Our gardens express our own deepest creative desires. As long as you don’t impose on the neighbors, disrupt the environment or add so many dangerous plants that you kill off neighborhood pets, decide on your own aesthetic.

The biggest “rule”, relax. Commercial standards set 85% weed free lawn as the target. That’s a lot of weeds. Garden police exist only on HGTV and in imagination. Our forbears moved to the U.S. for freedom of expression, liberation from tyranny, and the right to own their own land—life, liberty and the pursuit of happiness. Pursue your bliss.

Why define a plant as a weed at all?

Ultimately, the definition of a plant as a weed seems subjective or relative, that is, it becomes a “weed” in context, relative to human and environmental circumstances, uses and consequences.

Some philosophy

Plato in his Republic was seeking a definition of an absolute truth. Yet plants grow without any notion of what we or Plato view as “ideal” or “against the ideal”, they just answer nature’s call and do her bidding. In typical American rebellion against the confines of ideas past, William James in his seminal Varieties of Religious Experience defines truth as a relative thing and states that “if it works it must be true”. By his definition, if the weeds don’t work for you, don’t use them in your garden. Weeds become objectionable only if they lack usefulness to us or if they harm us, our pets, our livestock or our eco-system.

The more I learn about weeds, the more amazed I become at their blend of usefulness and beauty and their problematic nature. Jung observed that each thing contains its opposite. This astutely characterizes the complex opposites contained within any volunteer plants, where a single quality, such as vigor, can confer both benefit and drawback. As you get to know and recognize the weed, you can nod at its good features or chuckle at its ill-repute. You can make a better informed decision about what to do about it: whether or not to pull it out, or what changes to make if you want to keep it out long term and with less effort. It seems to me that no absolute good or evil holds sway in the garden, each good has some drawbacks, each evil has its benefits.

A fairy tale

Rumplestilskin turned dross into gold for the would-be Princess of fairy tale fame in exchange for a promise of her first born son if and when she became queen.
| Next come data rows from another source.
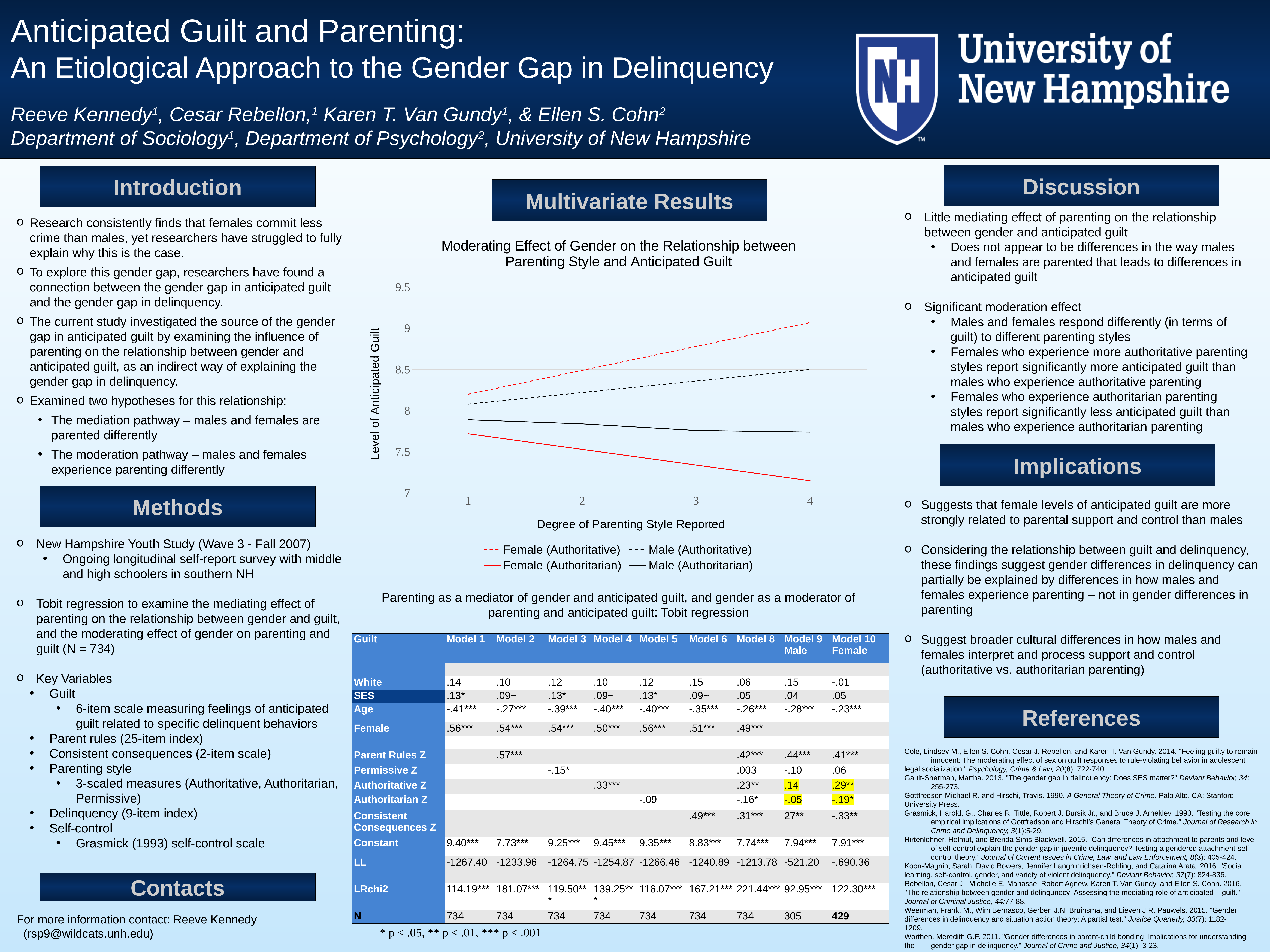
Is the value for Female (Authoritarian) at degree 4 greater or less than 7.5? less At degree 4, which is higher: Female (Authoritative) or Male (Authoritative)? Female (Authoritative) What kind of chart is shown under the Multivariate Results heading? line chart Which series has the highest level of anticipated guilt at degree 4? Female (Authoritative) What is the label of the y axis of the line chart? Level of Anticipated Guilt Does the Female (Authoritative) line rise or fall as the degree of parenting style reported increases from 1 to 4? rise How many points along the x axis (Degree of Parenting Style Reported) does the line chart show? 4 Is the value for Female (Authoritative) at degree 4 greater or less than 8.5? greater Does the Female (Authoritarian) line rise or fall as the degree of parenting style reported increases from 1 to 4? fall How many series does the legend of the line chart list? 4 At degree 4, which is higher: Female (Authoritarian) or Male (Authoritarian)? Male (Authoritarian) Which series has the lowest level of anticipated guilt at degree 4? Female (Authoritarian)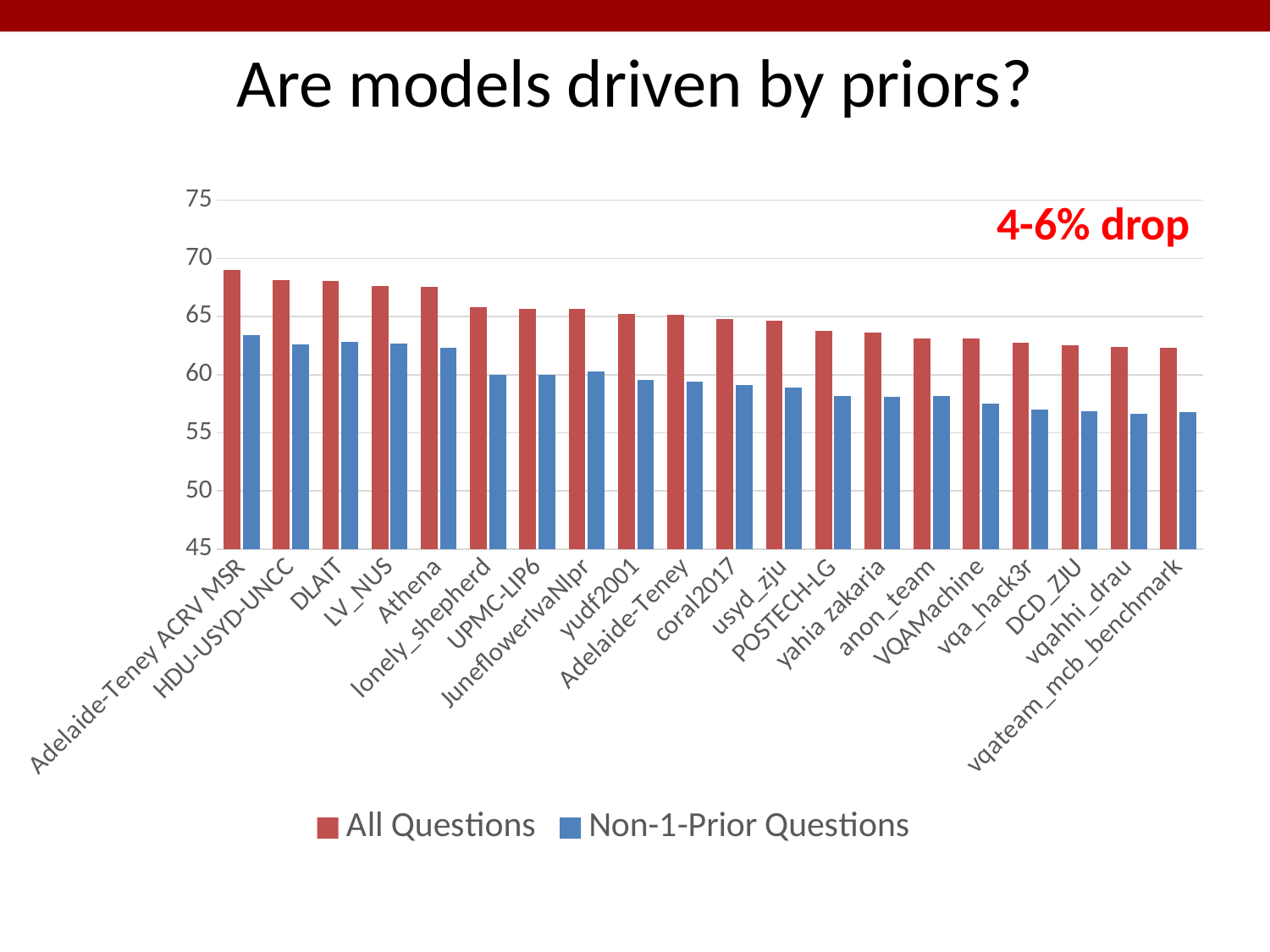
How many teams (categories) are shown on the x axis? 20 Do the All Questions values rise or fall from left to right along the x axis? fall How many series does the legend list? 2 Is the All Questions value for POSTECH-LG greater or less than 65? less What kind of chart is shown on the slide? bar chart Is the All Questions value for Adelaide-Teney ACRV MSR greater or less than 65? greater Is the Non-1-Prior Questions value for DLAIT greater or less than 60? greater What colour are the bars for the Non-1-Prior Questions series? blue Which team has the highest value for All Questions? Adelaide-Teney ACRV MSR For yudf2001, which is larger: the All Questions value or the Non-1-Prior Questions value? All Questions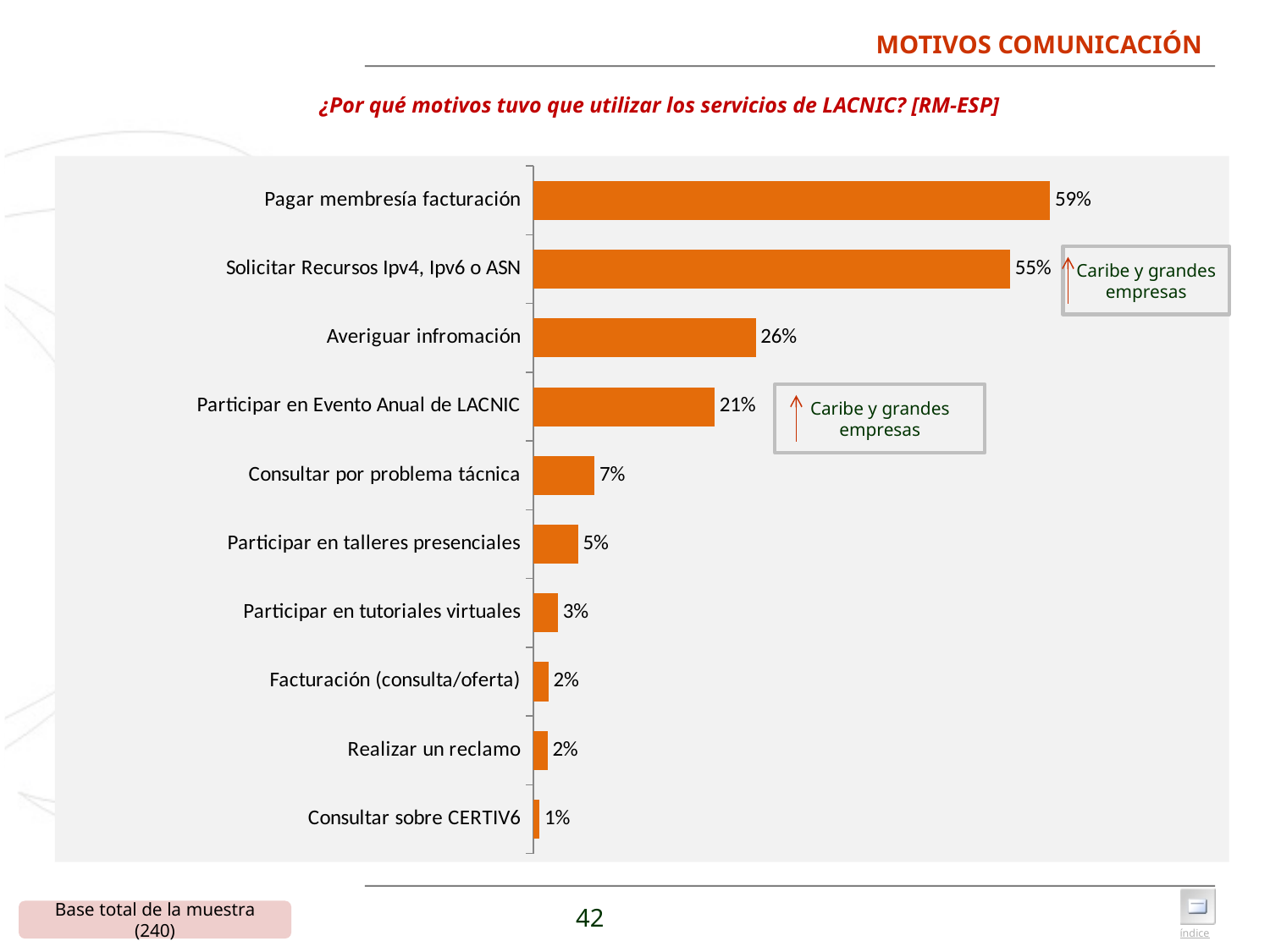
What percentage is shown for "Participar en Evento Anual de LACNIC"? 21% Which is larger: "Participar en talleres presenciales" or "Participar en tutoriales virtuales"? Participar en talleres presenciales Which category has the lowest value? Consultar sobre CERTIV6 What colour are the bars in the chart? Orange What is the difference between "Averiguar infromación" and "Participar en Evento Anual de LACNIC"? 5% What kind of chart is shown on the slide? Bar chart What is the difference between "Pagar membresía facturación" and "Solicitar Recursos Ipv4, Ipv6 o ASN"? 4% What percentage is shown for "Pagar membresía facturación"? 59% What is the value for "Averiguar infromación"? 26% Which category has the highest value? Pagar membresía facturación How many categories are shown in the chart? 10 What is the value for "Consultar por problema tácnica"? 7%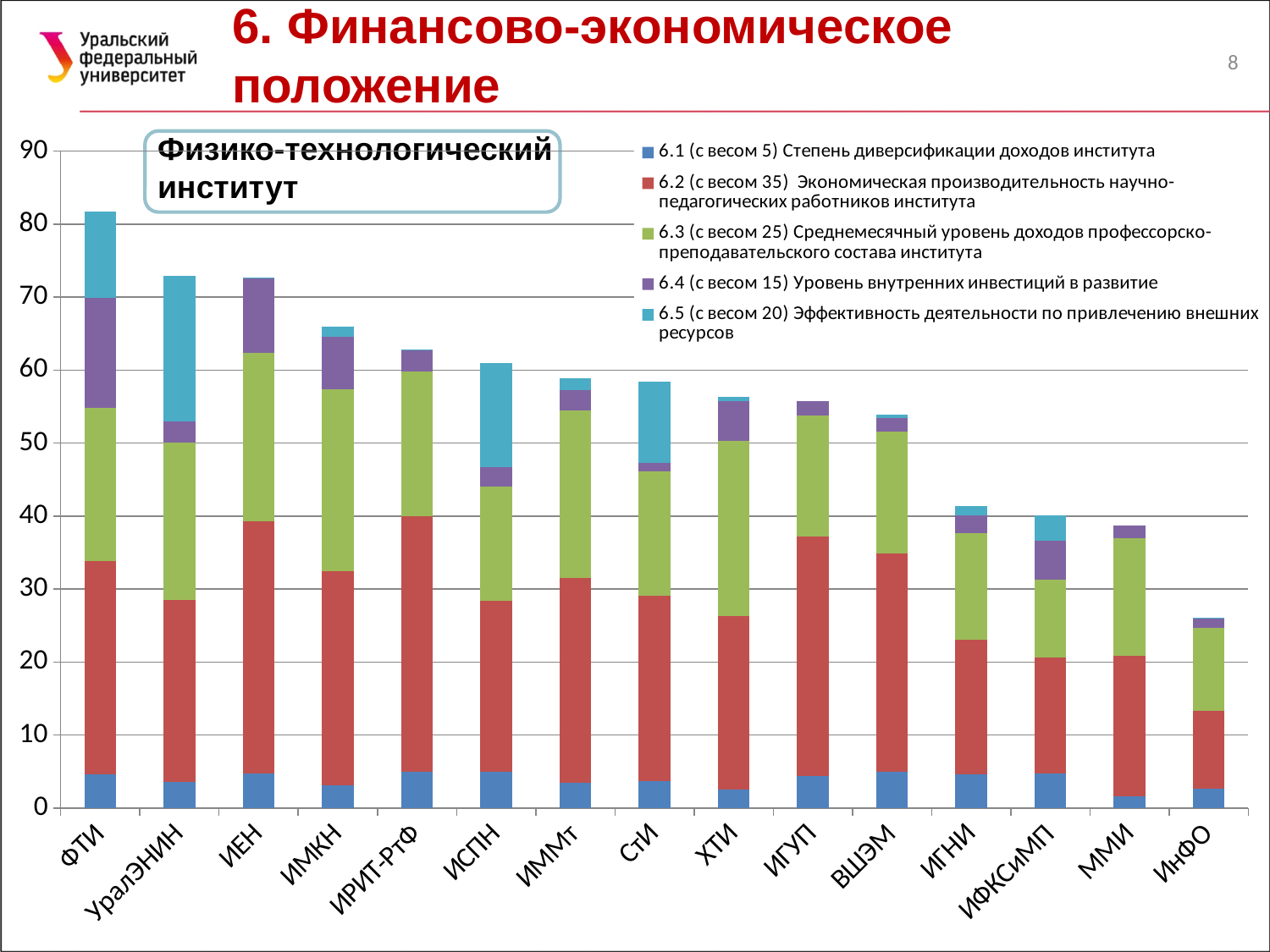
Which has the larger total bar, ИЕН or ИМКН? ИЕН Which institute is named in the callout box at the top left of the chart? Физико-технологический институт How many institutes (categories) are shown along the x axis? 15 Is the total value for ФТИ greater or less than 80? greater Which institute has the lowest total stacked bar? ИнФО Which institute has the highest total stacked bar? ФТИ Is the total value for ИнФО greater or less than 30? less What kind of chart is shown on the slide? Stacked bar chart Is the total value for УралЭНИН greater or less than 70? greater How many series does the legend list? 5 Do the total bar heights generally rise or fall from left to right along the x axis? Fall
It worked, she married the Prince, and when she gave birth, Rumplestilskin returned to claim her first born. She pleaded with him and he conceded that if she could guess his obscure one-of-a-kind name, and only if she could, would he allow her to keep her child. She followed him into the woods and observed him unawares in his lair, dancing around his fire, singing “Rumplestilskin is my name”. The next day, when he returned for the child again, she “guessed” his right name, and he allowed her to keep her new Prince-to-be.

As Rumplestilskin turned dross into gold, some weeds with unknown names turn compacted, troubled soil into erosion-free, nourished earth, while feeding and housing wildlife. But if they are left in place too long because you can’t unearth their identity, they will return year after year to claim your first born chosen cultivars. I never have heard a weed declare its name and have only seen them with labels in a “weed garden” designed for their study. Perhaps this book will help you unearth your weeds’ names in time to save your garden, your back, and your time.

I hope that neophyte gardeners, armed with my book, will march undaunted into their flower beds to recognize, name and eradicate suspected offenders, with an appreciation of the resourceful nature and redeeming value of these so-called villains. I hope you will use the information your weeds impart to you to encourage them to stay away from your garden. You can better defeat an enemy that you have named, understand, and even admire.